If the function $y(x)$ can be written as it mean value plus a disturbance, $y(x)=y_0+\epsilon * dy(x)$, where $y_0$ is a constant and $\epsilon\ll1$. How to linearize the function $F(x)$ with respect to $y_0$? In the linearization, I need to eliminate any variable preceded by $\epsilon$ with power higher than 1 and any product of two variables preceded by $\epsilon$. For example, it is easy to linearize the function $\ln\frac{y(x)}{b}$:
$$\ln\frac{y(x)}{b}=\ln(y_0+\epsilon dy)-\ln b=\ln\left[y_0(1+\epsilon \frac{dy}{y_0}) \right]-\ln b=\ln\frac{y_0}{b}+\ln\left(1+\epsilon\frac{dy}{y_0} \right)=\ln\frac{y_0}{b}+\epsilon \frac{dy}{y_0}+O(\epsilon^2).$$
Thank you very much!
First of all, Welcome to the site !
As uou take it, the problem you are facing is the composition of Taylor series and I suggest you to do it from inside to outside.

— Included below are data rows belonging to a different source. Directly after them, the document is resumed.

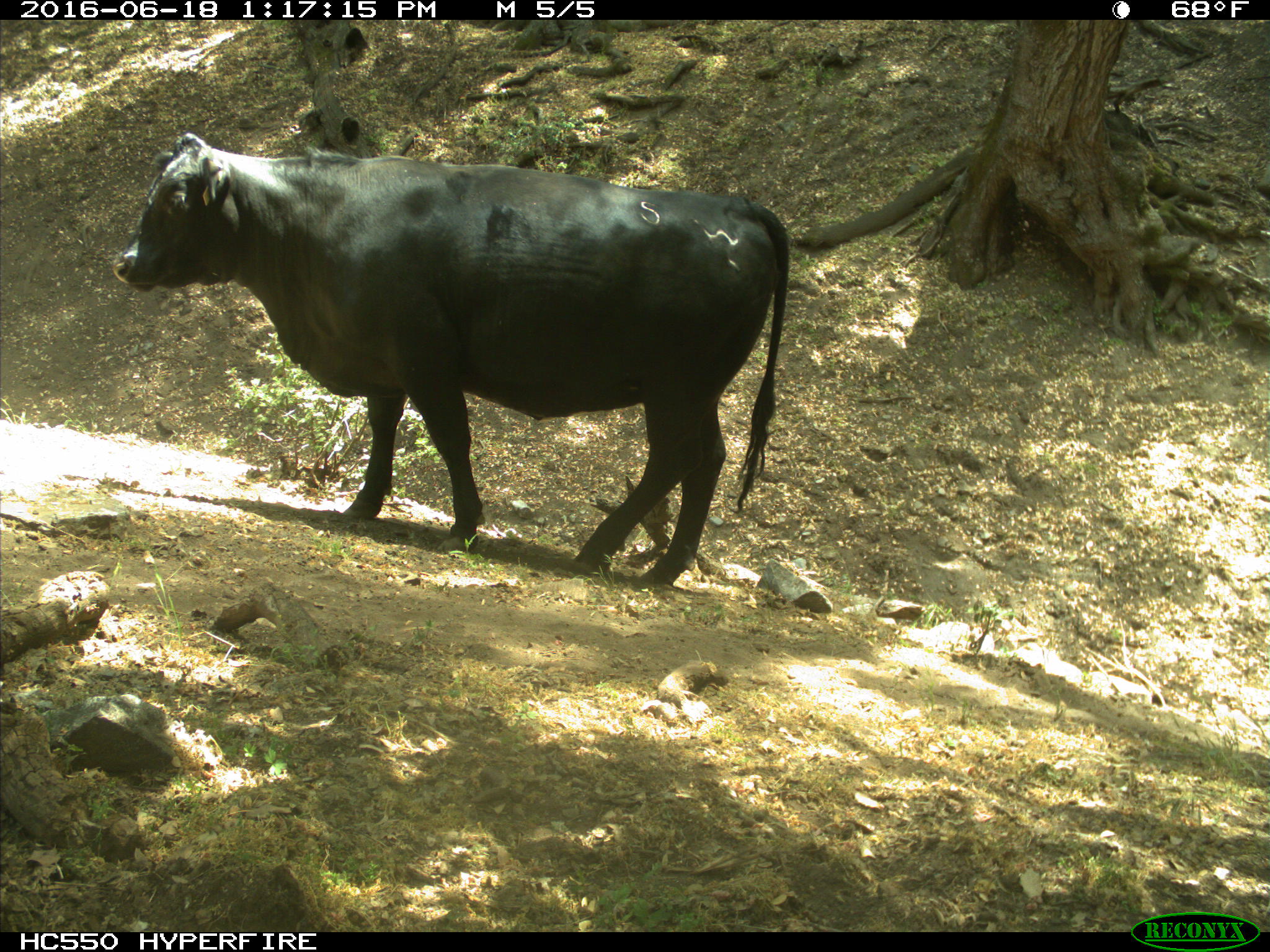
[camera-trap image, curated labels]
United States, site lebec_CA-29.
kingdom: Animalia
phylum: Chordata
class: Mammalia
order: Artiodactyla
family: Bovidae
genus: Bos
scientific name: Bos taurus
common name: domestic cow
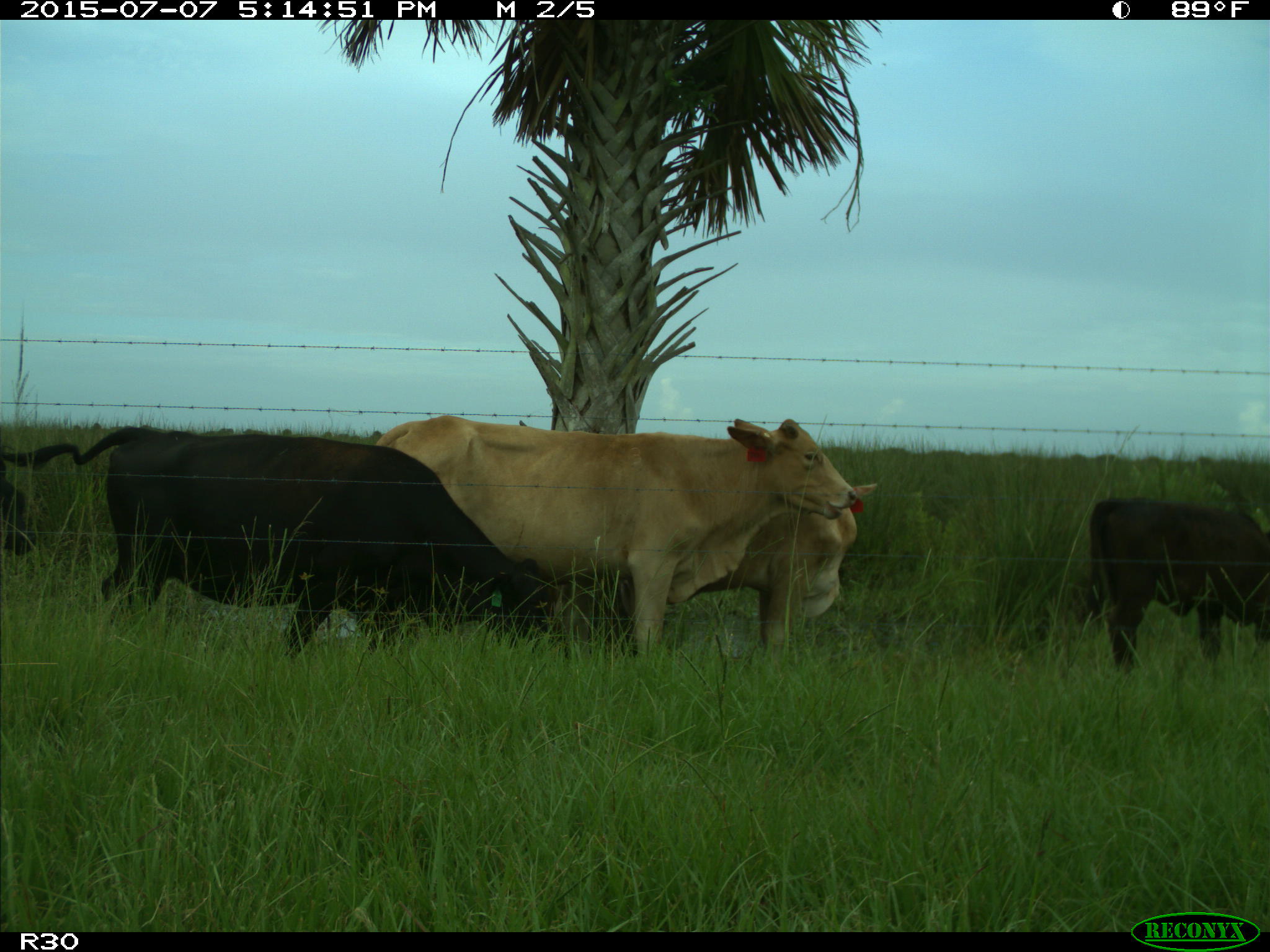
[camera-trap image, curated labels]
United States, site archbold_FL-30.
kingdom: Animalia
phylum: Chordata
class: Mammalia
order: Artiodactyla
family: Bovidae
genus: Bos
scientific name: Bos taurus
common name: domestic cow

First, assuming $b>0$, $d>0$, $y(x)>0$, rewrite $$a \log \left(\frac{y}{b}\right)-c \log \left(\frac{y}{d}\right)=(a-c)\log (y)+ [c \log(d)-a \log(b)]$$ that is to say $$\alpha \log (y)+\beta \quad \text{with}\quad\alpha=(a-c)\quad \text{and}\quad \beta=c \log(d)-a \log(b)$$
Now, using Taylor, just as you wrote, $$y=y_0+y'_0 \,\epsilon\implies \log(y)=\log (y_0)+\frac{y'_0 }{y_0}\epsilon+O\left(\epsilon ^2\right)$$ So, the quantity in brackets is
$$(\beta +\alpha \log (y_0))+\frac{\alpha y'_0 }{y_0}\epsilon +O\left(\epsilon ^2\right)$$ Square it $$(\beta +\alpha \log (y_0))^2+\frac{2 \alpha y'_0 (\beta +\alpha \log (y_0))}{y_0}\epsilon+O\left(\epsilon ^2\right)$$ and now, use the long division
$$F(x)=\frac{1}{(\beta +\alpha \log (y_0))^2}-\frac{2 \alpha y'_0}{y_0 (\beta +\alpha \log (y_0))^3}\epsilon+O\left(\epsilon ^2\right)$$
For sure, you need to replace $y_0$ by $y(x_0)$, $y'_0$ by $y'(x_0)$ and $\epsilon$ by $(x-x_0)$.
Edit
But, using the first principles, linearizing a function at $x_0$ is just the equation of the tangent line at this point, that is to say
$$F(x)=F(x_0)+F'(x_0)\, (x-x_0)$$ $$F(x)=\Bigg[a \log \left(\frac{y(x_0)}{b}\right)-c \log \left(\frac{y(x_0)}{d}\right)\Bigg]^{-2}-$$ $$2(a-c) \Bigg[a \log \left(\frac{y(x_0)}{b}\right)-c \log \left(\frac{y(x_0)}{d}\right)\Bigg]^{-3}\,\,\frac{y'(x_0)}{y(x_0)}\,\, (x-x_0)$$ which is much faster and does not require any $O((x-x_0)^2)$ consideration.